Ever seen what Kabuki looks like?

Yeah.


----------



## Darksong (Jan 1, 2009)

Yes, his face is covered with red stripes. That's how he got his name.

I once had a crush on Benedict :D


----------



## Flora (Jan 1, 2009)

XP

Then apparently my character concieved. o.o

IT MAKES NO SENSE!!


----------



## Terry. T. (Jan 1, 2009)

Wolfgang knows me from Wild World but I never transferred. I'm a red head Pikachu currently.
I need friend codes.


----------



## Peegeray (Jan 1, 2009)

i'll join
1762-6844-0745
name: lucy
town: sinnoh
i've been playing since christmas day, it's a pretty fun game, even though it is very similar to wild world
this is my character's design at the moment


----------



## Terry. T. (Jan 1, 2009)

^Me too! I'll add you. We can play in an hour.?

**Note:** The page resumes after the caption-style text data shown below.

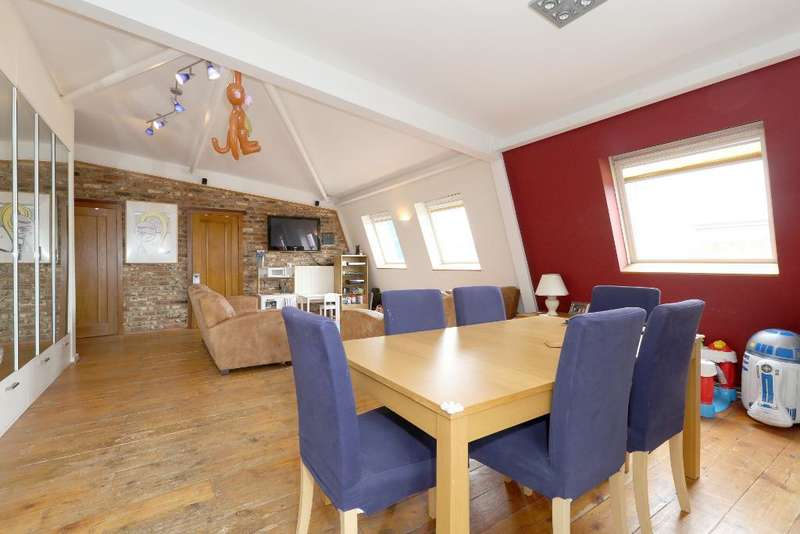 2 Bedrooms Penthouse Flat for sale in Morris Road, Poplar, London, E14 6NJ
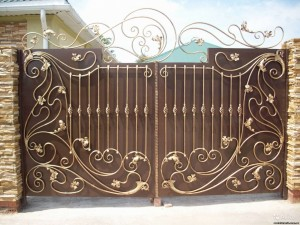 сварные распашные ворота с коваными элементами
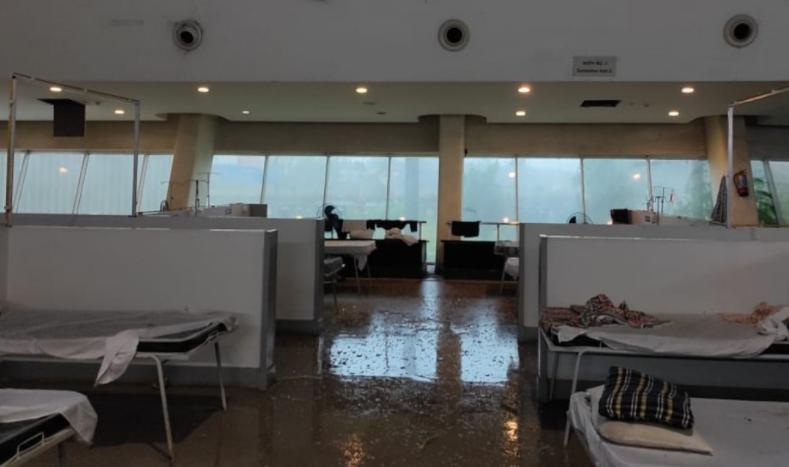 万博体育:印度一新冠救治中心遭强风暴袭击:玻璃屋顶掉落,2名患者受伤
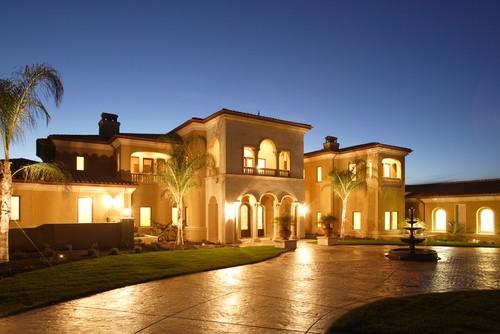 Kaye Swain Roseville Real Estate Agent Sharing Luxury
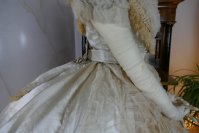 31 antique ball gown 1864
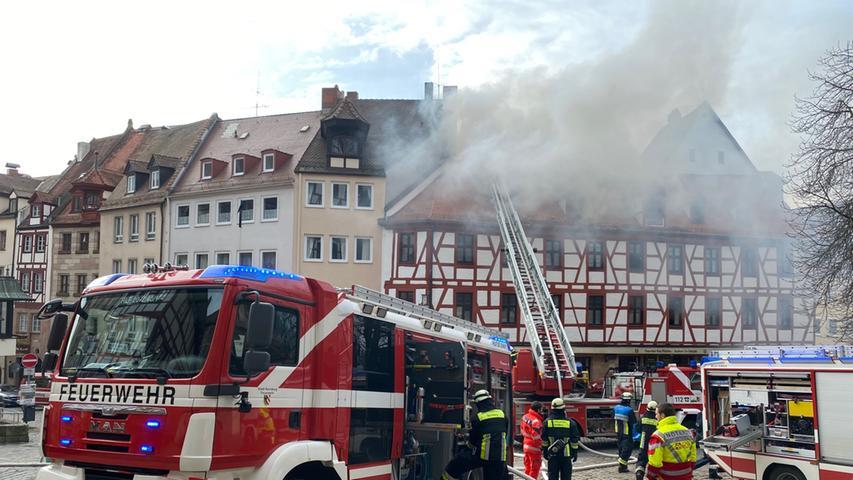 Feuer in Nürnberger Altstadt: Flammen zerstören Dachstuhl am Tiergärtnertor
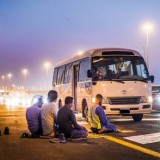 ممنوعیت توقف در حاشیه جاده برای اقامه نماز در دبی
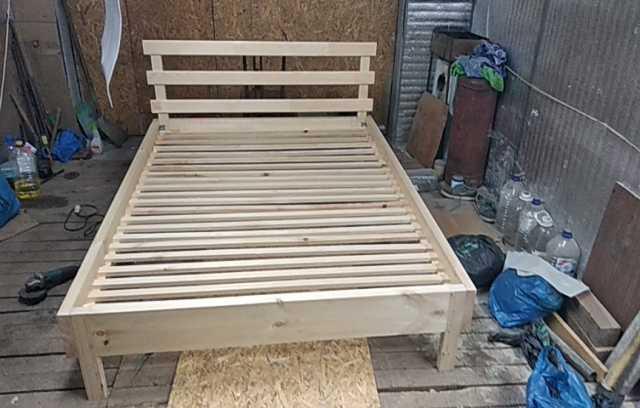 Продам: Кровать двуспальная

EDIT-Philly is first to be banned, =(


----------



## ijy (Jan 2, 2009)

i will join. name-felgrand town-890(don't ask)


----------



## Terry. T. (Jan 2, 2009)

Okay. Accepted.


----------



## Mad MOAI (Jan 3, 2009)

I had a crush on Kabuki. I like him best, but I don't have a favorite character :[


----------



## Flora (Jan 3, 2009)

^ I'M NOT ALONE IN MY WEIRDNESS. ^^


----------



## Terry. T. (Jan 3, 2009)

^Nice point.^ I have a crush on Pelly and Mallary. I like Static, he's a Pachirisu lookalike.


----------



## Flora (Jan 3, 2009)

...Now that I think about it, you're right.  Hehe.


----------



## Terry. T. (Jan 6, 2009)

^Nice point.


----------



## Darksong (Jan 7, 2009)

Benedict says he lost his key... does anyone know how to fix this? It says his door is locked...


----------



## Terry. T. (Jan 7, 2009)

I don't know. Dig it up, I guess.


----------



## Flora (Jan 7, 2009)

If you talk to him again, he'll say something about the river.  Fish for it.

EDIT:  Then again this is probably too late to do so. He'll be fine.


----------



## Darksong (Jan 8, 2009)

Yeah. He said he probably dropped it when he went swimming in the river. XD

It's been about a day since I asked him... and I don't have the Wii right now anyway.

It's fine. I'll do that next time.


----------



## Terry. T. (Jan 8, 2009)

^Right. You CAN get a nice prize. I got 1,500 Bells.


----------